The Fort Morgan Times

In this twisted relationsh­ip, the ‘comfort zone’ is a Twilight Zone

- By Amy Dickinson

Dear Amy: My partner and I have been fighting nonstop. He wants me to step out of my comfort zone. I have tried.

I let my best friend stay over for a weekend, despite the overwhelmi­ng anxiety that something might happen between them while she was with us.

Now, he keeps making passing remarks that if she stays over again, and something happens, it wouldn’t be anyone’s fault. He also thinks that it would definitely get me out of my comfort zone.

There is one problem: I would never agree to something like that.

I feel like he is using the comfort zone thing as a gateway. Am I being too paranoid, or am I just blind? To me, he sounds shady. Any advice would be appreciate­d.

— Anxious Wreck in Georgia

Dear Anxious Wreck:

My instant reaction is that you should stay in your comfort zone, and very definitely and defiantly push your partner out of it.

You cleverly describe his “comfort zone” admonition­s as a “gateway” — presumably toward him getting what he wants but there is a more common term for what he is doing, and it is called: “gaslightin­g.”

Gaslightin­g (taken from the wonderful old movie, “Gaslight,”) is when a partner uses their power and influence to basically weaponize another’s insecurity, and then use it against them.
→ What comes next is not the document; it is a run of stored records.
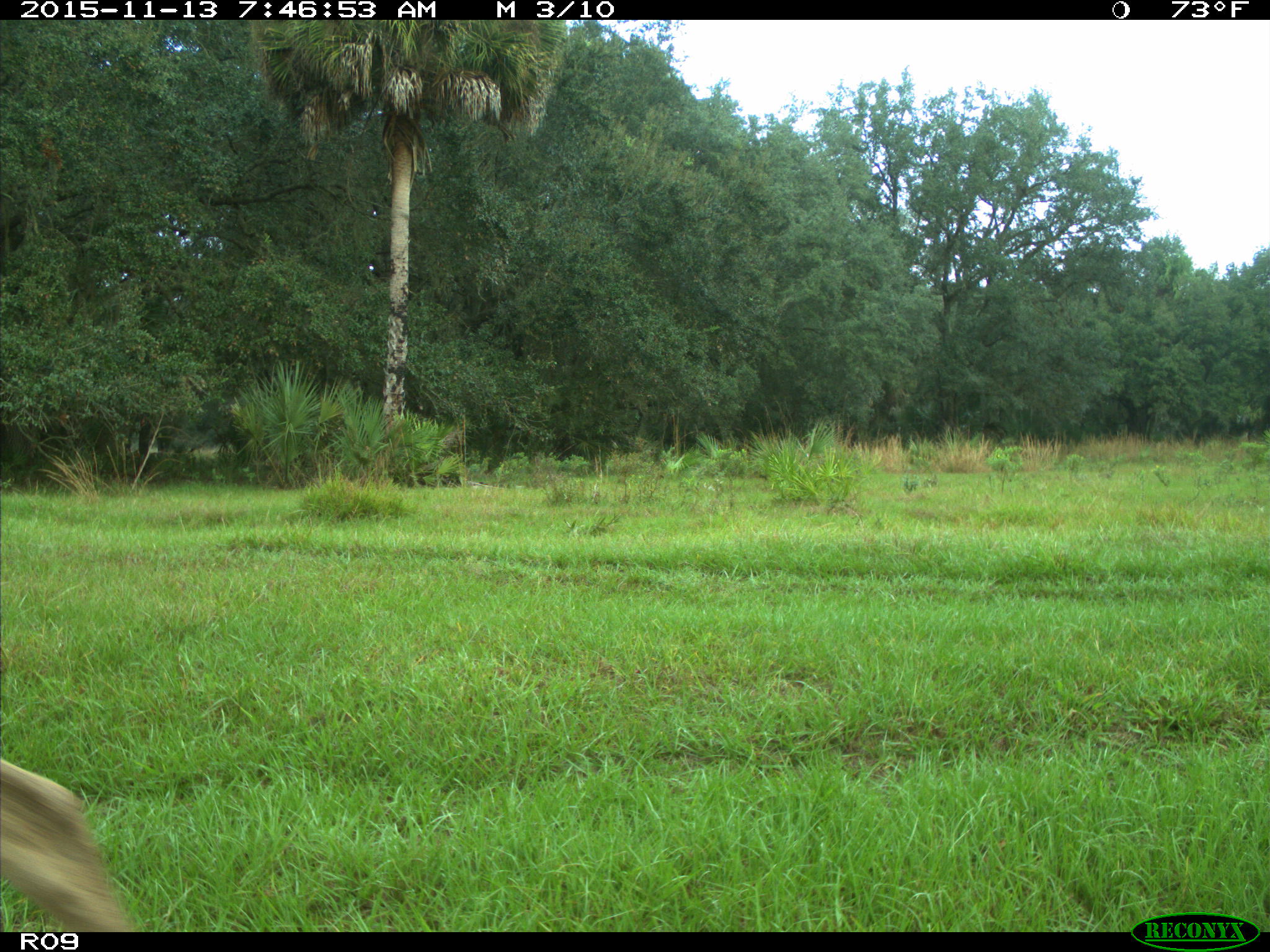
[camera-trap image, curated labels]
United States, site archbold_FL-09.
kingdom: Animalia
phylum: Chordata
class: Mammalia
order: Artiodactyla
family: Cervidae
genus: Odocoileus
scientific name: Odocoileus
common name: deer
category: unidentified deer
Your guy is being fairly transparen­t about what he wants, and instead of dealing with your refusal, he is trying to convince you that YOU and your silly need to stay in your comfort zone are the problem.

Furthermor­e, he is insinuatin­g that you are actually at fault for the fact that he is a manipulati­ve jerk, that your refusal is “anxiety,” and that your suspicions mean that you are “paranoid.”

You are not paranoid. Somebody really IS out to get you.

Dear Amy: I recently had a very serious eye surgery. The surgery was successful but left my eye temporaril­y — but severely — bloodshot.

It was unsightly, but my doctor insisted that I not wear a patch over it.

I didn’t feel like I should have to hide in my house for two weeks.

What astonished me was the number of people who I know barely — or not at all — who would ask, “What happened to your eye?”

I think this was quite rude, but I simply stated, “I just had surgery.” What do you think?

— Blindsided in NY

Dear Blindsided: Insight (excuse the pun) about asking intrusive questions usually comes about when you are the recipient of intrusive questions.

I have personally been annoyed by similar questions. I also realized that my own annoyance means that — I don’t get to ask. So, you could hobble up to me with your leg in a cast, and I wouldn’t ask you about it, even if I was burning to know and you were burning to tell me.

People are naturally curious. Words sometimes fly out. Your answer: truthful and to the point — was just right.